→ Supplied entries

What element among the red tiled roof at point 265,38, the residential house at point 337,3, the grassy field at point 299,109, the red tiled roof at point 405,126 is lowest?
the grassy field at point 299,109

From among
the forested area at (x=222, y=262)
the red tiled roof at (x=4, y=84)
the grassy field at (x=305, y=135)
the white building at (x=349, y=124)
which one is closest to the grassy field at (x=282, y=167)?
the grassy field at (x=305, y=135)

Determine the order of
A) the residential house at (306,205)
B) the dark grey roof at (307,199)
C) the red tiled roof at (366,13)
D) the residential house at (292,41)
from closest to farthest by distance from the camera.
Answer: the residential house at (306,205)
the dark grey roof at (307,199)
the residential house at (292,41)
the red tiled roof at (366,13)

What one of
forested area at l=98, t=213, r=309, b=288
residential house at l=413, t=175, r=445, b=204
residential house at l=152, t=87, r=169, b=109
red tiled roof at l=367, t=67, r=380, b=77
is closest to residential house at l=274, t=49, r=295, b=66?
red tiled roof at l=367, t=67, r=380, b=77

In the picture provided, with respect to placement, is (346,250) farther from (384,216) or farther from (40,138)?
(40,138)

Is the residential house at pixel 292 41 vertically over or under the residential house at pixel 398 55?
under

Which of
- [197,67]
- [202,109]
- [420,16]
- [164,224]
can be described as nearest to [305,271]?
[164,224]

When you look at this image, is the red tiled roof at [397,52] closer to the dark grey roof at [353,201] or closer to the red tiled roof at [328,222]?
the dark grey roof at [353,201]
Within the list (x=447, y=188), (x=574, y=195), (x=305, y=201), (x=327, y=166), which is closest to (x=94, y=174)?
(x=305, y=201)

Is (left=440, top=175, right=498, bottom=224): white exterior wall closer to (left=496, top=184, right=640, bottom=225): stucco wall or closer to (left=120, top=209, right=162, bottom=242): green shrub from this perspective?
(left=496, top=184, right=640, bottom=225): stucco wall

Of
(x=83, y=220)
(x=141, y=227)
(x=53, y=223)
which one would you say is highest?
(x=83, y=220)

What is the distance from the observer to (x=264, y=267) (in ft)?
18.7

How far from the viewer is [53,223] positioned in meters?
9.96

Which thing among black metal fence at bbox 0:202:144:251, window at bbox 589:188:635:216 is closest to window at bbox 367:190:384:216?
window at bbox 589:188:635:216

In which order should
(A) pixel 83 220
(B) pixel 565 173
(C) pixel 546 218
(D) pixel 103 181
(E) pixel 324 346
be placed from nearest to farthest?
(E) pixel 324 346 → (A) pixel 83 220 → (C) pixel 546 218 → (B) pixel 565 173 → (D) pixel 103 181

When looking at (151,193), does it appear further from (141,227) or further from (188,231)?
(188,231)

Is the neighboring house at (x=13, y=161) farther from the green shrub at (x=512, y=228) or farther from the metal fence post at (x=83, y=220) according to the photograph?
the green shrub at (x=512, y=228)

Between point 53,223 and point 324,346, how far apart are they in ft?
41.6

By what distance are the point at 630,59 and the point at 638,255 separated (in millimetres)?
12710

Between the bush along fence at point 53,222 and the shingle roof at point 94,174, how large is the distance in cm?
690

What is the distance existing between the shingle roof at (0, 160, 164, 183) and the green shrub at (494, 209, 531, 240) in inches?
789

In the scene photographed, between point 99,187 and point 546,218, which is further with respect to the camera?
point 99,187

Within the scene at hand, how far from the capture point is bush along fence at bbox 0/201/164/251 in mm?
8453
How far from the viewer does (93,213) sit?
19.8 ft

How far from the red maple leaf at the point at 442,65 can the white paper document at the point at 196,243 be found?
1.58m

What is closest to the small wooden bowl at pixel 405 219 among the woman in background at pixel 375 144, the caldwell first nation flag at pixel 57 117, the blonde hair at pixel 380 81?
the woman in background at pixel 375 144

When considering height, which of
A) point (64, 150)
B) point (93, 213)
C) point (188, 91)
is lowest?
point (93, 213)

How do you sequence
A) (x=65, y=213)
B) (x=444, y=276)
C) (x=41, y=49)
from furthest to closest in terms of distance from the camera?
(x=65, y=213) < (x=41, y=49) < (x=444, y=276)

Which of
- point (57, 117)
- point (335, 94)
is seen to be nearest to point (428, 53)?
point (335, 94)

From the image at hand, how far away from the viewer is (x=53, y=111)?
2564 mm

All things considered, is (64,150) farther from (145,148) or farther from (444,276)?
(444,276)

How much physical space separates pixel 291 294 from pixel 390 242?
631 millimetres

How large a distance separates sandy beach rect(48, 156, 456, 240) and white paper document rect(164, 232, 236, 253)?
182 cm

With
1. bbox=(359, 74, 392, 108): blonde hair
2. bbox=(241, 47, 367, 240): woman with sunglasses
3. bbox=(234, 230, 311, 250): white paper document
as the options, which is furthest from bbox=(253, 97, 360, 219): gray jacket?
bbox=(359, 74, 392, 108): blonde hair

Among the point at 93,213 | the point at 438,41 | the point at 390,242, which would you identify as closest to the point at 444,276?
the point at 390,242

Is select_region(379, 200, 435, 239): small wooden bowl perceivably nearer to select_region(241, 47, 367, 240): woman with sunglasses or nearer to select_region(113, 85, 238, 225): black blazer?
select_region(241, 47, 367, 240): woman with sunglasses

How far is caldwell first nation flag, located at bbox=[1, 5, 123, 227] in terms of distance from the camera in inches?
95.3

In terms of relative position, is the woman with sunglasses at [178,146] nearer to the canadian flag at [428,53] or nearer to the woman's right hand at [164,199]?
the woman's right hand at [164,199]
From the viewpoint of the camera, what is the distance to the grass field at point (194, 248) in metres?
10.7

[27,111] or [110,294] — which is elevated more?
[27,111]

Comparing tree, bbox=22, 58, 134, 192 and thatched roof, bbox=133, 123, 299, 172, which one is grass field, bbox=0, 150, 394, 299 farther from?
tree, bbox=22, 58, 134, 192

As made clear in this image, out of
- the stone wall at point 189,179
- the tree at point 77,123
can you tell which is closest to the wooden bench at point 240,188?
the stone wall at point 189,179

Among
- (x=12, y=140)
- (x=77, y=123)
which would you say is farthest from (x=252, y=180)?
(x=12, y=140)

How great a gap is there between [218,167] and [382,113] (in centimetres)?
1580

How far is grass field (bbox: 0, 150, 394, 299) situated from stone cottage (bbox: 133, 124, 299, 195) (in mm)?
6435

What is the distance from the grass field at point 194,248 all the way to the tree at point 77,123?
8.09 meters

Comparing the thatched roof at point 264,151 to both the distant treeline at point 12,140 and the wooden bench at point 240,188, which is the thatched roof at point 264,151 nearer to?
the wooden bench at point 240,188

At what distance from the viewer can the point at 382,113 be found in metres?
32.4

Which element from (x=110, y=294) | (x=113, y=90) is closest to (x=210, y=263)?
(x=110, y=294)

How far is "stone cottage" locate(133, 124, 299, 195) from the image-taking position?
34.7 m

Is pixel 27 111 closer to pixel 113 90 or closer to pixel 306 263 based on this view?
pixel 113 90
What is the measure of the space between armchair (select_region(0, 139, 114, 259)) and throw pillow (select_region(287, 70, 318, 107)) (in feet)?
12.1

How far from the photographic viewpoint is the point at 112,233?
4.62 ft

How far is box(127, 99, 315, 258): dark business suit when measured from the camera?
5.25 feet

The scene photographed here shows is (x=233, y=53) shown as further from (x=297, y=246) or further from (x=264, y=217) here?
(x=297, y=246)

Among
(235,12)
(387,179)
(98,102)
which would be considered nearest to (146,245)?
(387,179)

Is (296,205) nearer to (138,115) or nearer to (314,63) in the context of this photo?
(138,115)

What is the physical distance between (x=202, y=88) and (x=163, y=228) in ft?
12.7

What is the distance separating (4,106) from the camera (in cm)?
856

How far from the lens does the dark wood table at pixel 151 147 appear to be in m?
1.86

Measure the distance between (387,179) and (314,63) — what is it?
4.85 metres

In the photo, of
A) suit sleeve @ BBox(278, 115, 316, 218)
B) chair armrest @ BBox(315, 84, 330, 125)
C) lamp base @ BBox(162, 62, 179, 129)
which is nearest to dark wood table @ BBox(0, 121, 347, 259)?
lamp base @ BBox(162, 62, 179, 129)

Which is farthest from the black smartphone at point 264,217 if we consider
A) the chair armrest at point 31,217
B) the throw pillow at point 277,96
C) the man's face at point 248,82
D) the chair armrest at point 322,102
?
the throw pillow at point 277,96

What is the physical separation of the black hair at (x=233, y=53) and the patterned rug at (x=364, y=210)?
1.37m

→ Problem details
Copy exactly, and only, the lines from the one containing "How far from the lens" through the last line of the listing.

→ Exercise output
How far from the lens does the dark wood table at pixel 151 147 appear to be in m?
1.86

Measure the distance between (387,179) and (314,63) — what is it?
4.85 metres

In the photo, of
A) suit sleeve @ BBox(278, 115, 316, 218)
B) chair armrest @ BBox(315, 84, 330, 125)
C) lamp base @ BBox(162, 62, 179, 129)
which is nearest to dark wood table @ BBox(0, 121, 347, 259)?
lamp base @ BBox(162, 62, 179, 129)

Which is farthest from the black smartphone at point 264,217 if we consider
A) the chair armrest at point 31,217
B) the throw pillow at point 277,96
C) the man's face at point 248,82
D) the chair armrest at point 322,102
?
the throw pillow at point 277,96

What is the physical separation of the black hair at (x=233, y=53) and the patterned rug at (x=364, y=210)?
1.37m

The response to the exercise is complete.